By: Alexis Gutierrez
In Hofferica v St. Mary Medical Center, a staff nurse sued her hospital employer after she was fired—when she did not return—at the end of her approved FMLA leave. The employee alleged that, during her leave, she would call in to the hospital to provide leave updates — but the hospital did not return these calls.
The employee accused the hospital of rejecting her request for a brief Leave extension, and ultimately firing her for failing to return to work. The employee’s lawsuit alleged FMLA interference and FMLA retaliation.
- Initially, the court acknowledged that the FMLA does not require reinstatement if FMLA leave expires. (However, the employer may still have to contend with time off as an accommodation under the Americans with Disabilities Act.)
- Next, the court instructed that an FMLA-interference claim requires that the employee show that she was entitled to FMLA benefits and her employer denied them. (Here, the hospital defended this claim with evidence that the employee exhausted her FMLA leave and, therefore not entitled to reinstatement.)
- Finally, and the issue that makes this case noteworthy to HR professionals, the court agreed that an employer has engaged in FMLA retaliation if it fires an employee because she took FMLA leave.

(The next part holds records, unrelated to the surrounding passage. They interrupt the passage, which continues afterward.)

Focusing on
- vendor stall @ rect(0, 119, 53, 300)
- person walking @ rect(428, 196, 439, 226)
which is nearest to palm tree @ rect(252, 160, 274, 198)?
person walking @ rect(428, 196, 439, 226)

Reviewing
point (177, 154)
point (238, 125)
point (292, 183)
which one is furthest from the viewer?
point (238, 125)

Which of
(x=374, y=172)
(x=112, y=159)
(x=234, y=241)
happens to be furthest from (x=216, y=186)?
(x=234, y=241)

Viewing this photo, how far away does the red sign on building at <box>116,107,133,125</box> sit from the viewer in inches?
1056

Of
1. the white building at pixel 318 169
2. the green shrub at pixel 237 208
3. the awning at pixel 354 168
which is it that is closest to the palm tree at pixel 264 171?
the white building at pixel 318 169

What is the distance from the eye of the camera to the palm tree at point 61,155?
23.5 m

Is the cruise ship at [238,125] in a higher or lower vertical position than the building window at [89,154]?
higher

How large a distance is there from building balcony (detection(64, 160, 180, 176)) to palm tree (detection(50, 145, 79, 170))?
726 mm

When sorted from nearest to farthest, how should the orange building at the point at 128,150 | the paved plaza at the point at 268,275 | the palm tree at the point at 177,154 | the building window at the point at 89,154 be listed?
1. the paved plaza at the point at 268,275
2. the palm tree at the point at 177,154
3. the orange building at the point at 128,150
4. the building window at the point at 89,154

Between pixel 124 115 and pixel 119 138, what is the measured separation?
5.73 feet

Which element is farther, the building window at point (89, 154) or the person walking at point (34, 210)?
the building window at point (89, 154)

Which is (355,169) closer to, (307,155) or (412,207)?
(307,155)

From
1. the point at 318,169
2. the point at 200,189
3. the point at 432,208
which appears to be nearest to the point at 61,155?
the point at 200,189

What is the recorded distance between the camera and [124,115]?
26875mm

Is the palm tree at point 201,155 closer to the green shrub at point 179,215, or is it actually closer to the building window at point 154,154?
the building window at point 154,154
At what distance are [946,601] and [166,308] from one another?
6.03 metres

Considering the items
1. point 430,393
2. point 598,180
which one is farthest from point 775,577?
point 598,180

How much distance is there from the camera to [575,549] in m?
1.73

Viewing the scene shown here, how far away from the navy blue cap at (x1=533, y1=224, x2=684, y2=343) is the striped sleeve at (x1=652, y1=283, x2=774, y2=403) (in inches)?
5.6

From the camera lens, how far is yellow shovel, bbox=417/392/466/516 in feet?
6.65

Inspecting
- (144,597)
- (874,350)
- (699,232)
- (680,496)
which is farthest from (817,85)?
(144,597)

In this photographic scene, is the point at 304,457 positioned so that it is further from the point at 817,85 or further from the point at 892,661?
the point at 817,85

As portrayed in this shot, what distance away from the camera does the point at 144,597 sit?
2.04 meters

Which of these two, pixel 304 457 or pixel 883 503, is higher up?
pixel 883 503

- Among the ways to prove retaliation, is, what the employee argued, a showing of “ongoing antagonism.” In this case, the employee alleged among other things that her employer returned her calls before the Leave request, but stopped after the Leave was taken.
In the end, the court allowed the plaintiff to continue her lawsuit against her employer based solely on the employer’s change in behavior (not returning calls after the Leave request).